▸ **What needs to be done**: Can you reproduce the whole listing below word for word, leaving out the pictures?

▸ **Material for the task**:
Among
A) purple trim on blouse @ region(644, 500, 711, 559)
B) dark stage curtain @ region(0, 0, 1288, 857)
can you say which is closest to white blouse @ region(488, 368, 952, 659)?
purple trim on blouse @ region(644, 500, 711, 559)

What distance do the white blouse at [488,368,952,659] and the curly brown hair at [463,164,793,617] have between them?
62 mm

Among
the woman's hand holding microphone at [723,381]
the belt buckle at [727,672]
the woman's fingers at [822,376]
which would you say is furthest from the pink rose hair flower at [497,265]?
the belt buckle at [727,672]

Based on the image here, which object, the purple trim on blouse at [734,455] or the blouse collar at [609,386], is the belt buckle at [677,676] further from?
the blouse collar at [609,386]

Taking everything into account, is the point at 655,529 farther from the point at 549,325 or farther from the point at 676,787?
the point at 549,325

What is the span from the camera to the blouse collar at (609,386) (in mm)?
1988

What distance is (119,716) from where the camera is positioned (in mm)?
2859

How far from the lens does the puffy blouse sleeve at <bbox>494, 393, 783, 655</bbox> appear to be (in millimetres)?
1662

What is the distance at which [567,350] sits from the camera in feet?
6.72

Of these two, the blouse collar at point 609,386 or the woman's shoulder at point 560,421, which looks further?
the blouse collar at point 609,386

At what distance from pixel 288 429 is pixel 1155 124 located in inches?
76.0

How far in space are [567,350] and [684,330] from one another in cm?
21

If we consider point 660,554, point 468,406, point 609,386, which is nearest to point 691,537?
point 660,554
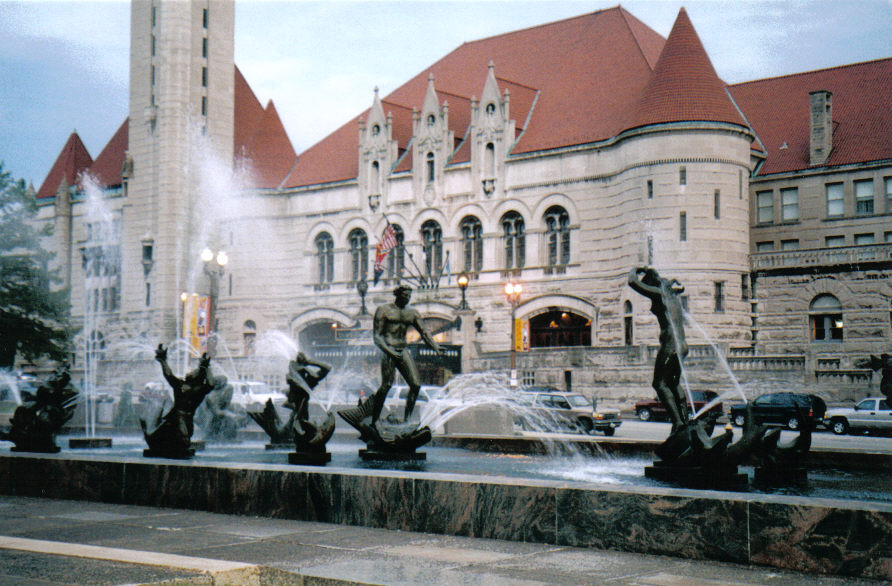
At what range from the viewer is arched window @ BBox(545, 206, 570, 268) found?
47375 mm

▸ **Finished answer**:
Among
A) purple trim on blouse @ region(644, 500, 711, 559)
B) dark stage curtain @ region(0, 0, 1288, 857)
can you say which is closest to white blouse @ region(488, 368, 952, 659)?
purple trim on blouse @ region(644, 500, 711, 559)

What distance do the white blouse at [488,368,952,659] and the curly brown hair at [463,164,793,617] have between them?
62 mm

Among
the woman's hand holding microphone at [723,381]
the belt buckle at [727,672]
the woman's fingers at [822,376]
which would you say is furthest from the pink rose hair flower at [497,265]?
the belt buckle at [727,672]

Based on the image here, which object, the purple trim on blouse at [734,455] or the blouse collar at [609,386], is the belt buckle at [677,676] further from?
the blouse collar at [609,386]

Taking everything into account, is the point at 655,529 farther from the point at 549,325 or farther from the point at 676,787?
the point at 549,325

What is the span from the camera to the blouse collar at (609,386) (in mm)?
1988

What distance is (119,716) from where the camera is positioned (in mm)?
2859

How far from the lens does the puffy blouse sleeve at <bbox>494, 393, 783, 655</bbox> appear to be (in millimetres)?
1662

What is the distance at which [567,350] sits from the camera in feet?
6.72

Of these two, the blouse collar at point 609,386 or the woman's shoulder at point 560,421, which looks further?
the blouse collar at point 609,386

At what distance from pixel 288 429 is pixel 1155 124 located in inches?
76.0

How far in space are [567,350] and [684,330] from one another in cm?
21

If we consider point 660,554, point 468,406, point 609,386, which is nearest to point 691,537?
point 660,554
At what range from the viewer is arched window @ BBox(545, 206, 570, 268) found?
47375 mm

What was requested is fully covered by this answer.